11. Practice gratitude
Find reasons in your life to be grateful. This starts small with a checklist of three things you found to be grateful for today. From there, you can start trying to find something positive about every negative thing you experience.
These sources of gratitude can be small and they should be unique to the day. Get specific with them and really enjoy sharing them with yourself. You can even turn this into a journaling practice where you write down why you’re grateful.
Share them with someone else, especially if they made you grateful. You’ll see how good it will make them feel and it’ll make your day even better.
12. Volunteer or help others
Make time in your day to help out. Help friends, family, people in your community. You can cook for an elderly neighbor or go to the local animal shelter and help out.
Find a soup kitchen near you to serve or do a beach cleanup. No matter how little time you have, you’ll be surprised how much joy you’ll get from opening up even an hour a month to someone in need. And, remember, you get to define need however you’d like.
13. Establish a routine
Use some type of planner (digital, paper, etc.) to create the perfect routine. The perfect routine might have some leeway depending on the day and how much energy you have, but it should also give you an idea how to spend your time.
The purpose of a routine is comfort and control, which are crucial when thinking about tips for mental health and wellbeing.
When you have a to-do list than never becomes and to-done list, you might use a routine to get that stuff done by scheduling it in. A routine can help you eat at regular times, work ahead of deadlines, and sleep a good amount.
Try time-blocking your schedule into sections that focus on different tasks or provide yourself an organized list that tells you the order to do things in your day from waking up to going to sleep.
14. Engage in positive self-talk
Notice the negative talk first. Notice when you’re hard on yourself or beating yourself up and start here. Once you get pretty good at noticing it, start making it clear that these are not your thoughts. These are the thoughts of your insecurity or anxiety.

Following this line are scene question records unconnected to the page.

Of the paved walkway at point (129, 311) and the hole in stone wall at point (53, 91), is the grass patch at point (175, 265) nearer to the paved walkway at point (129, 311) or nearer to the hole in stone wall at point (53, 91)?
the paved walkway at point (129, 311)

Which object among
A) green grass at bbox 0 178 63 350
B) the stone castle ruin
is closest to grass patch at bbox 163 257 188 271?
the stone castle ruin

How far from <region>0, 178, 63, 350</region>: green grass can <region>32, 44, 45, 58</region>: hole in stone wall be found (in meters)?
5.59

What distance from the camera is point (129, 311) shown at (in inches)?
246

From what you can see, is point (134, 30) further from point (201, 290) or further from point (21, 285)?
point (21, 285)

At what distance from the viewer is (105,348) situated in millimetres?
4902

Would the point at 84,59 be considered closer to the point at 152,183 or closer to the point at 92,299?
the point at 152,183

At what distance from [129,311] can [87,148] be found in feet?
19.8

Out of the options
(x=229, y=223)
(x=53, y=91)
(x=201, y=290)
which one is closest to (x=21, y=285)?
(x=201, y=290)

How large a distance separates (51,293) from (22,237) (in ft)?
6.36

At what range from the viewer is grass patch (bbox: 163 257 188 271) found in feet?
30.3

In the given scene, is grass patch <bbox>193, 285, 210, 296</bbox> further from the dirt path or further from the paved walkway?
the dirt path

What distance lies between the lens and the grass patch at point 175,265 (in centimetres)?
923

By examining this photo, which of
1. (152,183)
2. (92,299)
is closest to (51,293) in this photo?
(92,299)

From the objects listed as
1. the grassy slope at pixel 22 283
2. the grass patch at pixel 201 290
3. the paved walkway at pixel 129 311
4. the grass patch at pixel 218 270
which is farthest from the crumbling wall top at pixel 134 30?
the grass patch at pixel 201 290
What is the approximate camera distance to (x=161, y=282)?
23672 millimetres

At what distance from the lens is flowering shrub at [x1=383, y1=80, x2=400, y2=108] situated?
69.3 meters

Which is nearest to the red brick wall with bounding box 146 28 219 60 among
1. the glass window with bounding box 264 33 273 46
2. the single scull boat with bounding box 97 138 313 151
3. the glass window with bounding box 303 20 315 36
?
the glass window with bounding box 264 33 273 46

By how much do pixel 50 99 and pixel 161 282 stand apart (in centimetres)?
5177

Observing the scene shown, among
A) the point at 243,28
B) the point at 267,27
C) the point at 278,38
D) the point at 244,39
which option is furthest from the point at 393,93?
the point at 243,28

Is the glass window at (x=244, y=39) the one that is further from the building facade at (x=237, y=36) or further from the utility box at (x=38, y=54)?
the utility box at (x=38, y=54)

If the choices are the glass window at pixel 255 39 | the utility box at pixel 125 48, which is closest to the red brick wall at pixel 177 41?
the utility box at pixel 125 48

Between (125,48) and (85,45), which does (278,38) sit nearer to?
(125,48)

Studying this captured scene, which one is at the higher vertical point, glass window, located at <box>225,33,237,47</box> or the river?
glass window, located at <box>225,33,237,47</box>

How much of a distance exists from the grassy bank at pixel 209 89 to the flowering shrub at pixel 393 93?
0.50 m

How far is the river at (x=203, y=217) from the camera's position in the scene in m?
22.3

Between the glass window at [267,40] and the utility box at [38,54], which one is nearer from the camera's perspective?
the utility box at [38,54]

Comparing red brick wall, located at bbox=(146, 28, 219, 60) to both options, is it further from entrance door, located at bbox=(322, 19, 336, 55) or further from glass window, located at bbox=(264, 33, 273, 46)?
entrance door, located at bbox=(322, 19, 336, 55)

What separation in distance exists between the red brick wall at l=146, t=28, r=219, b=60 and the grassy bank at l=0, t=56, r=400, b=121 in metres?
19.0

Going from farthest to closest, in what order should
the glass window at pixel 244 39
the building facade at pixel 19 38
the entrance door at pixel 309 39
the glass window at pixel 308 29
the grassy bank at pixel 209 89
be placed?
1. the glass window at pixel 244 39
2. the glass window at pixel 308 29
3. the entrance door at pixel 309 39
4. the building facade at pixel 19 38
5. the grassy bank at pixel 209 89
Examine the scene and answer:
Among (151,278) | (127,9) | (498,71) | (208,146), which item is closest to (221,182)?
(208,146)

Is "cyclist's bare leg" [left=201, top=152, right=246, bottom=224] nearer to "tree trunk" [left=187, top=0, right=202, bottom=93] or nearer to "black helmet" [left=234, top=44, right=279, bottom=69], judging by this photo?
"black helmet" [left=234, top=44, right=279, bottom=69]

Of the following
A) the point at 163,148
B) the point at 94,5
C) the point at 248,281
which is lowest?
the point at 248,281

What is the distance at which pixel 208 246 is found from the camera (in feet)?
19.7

You would never talk that way about a friend, so find ways to disagree with it. Challenge those negative thoughts and replace them with positive ones. Affirm yourself and remind yourself you’re doing okay.
Be kind and encouraging, like you would with someone you care about outside of yourself.
15. Practice forgiveness
Grudges can feel really satisfying, especially when you can continually prod them. You can bring up a snide comment to make someone instantly feel bad about something they did.
But, if we’re being honest, it doesn’t make you feel good. If anything, it makes the bad thing they did feel a little less bad for the moment.
Your friend and family member might not deserve forgiveness, but you deserve not to be dealing with that grudge on top of the pain they caused. You may never talk to them again or let them into your life, and yet you can still forgive them because you deserve that for yourself.
This goes for you too. Forgive yourself because you can trust and believe in yourself to do better. Beating yourself up is easy to do to make the situation feel less bad, but it really doesn’t solve anything and it hurts.
16. Take breaks and rest
Give yourself time off. Travel, go to the park and get in some nature, or stay in bed when you normally wouldn’t. Rest is the only way you can be at your best the rest of the time.
So, recharge when you’re feeling like you need the time. You deserve time to come back and be your best self. When you’re functioning at half of what you normally can do, you’re doing a disservice to yourself. Take that break.
17. Engage in intellectual stimulation
Do something a little different. Try out an escape room or download a puzzle app. Try Sudoku or do a crossword. Find puzzle activities that get you out of your comfort zone and addicted to trying something new.
Try a new activity that challenges you and engages your mind. Think of writing a story or redesigning a space in your home completely DIY.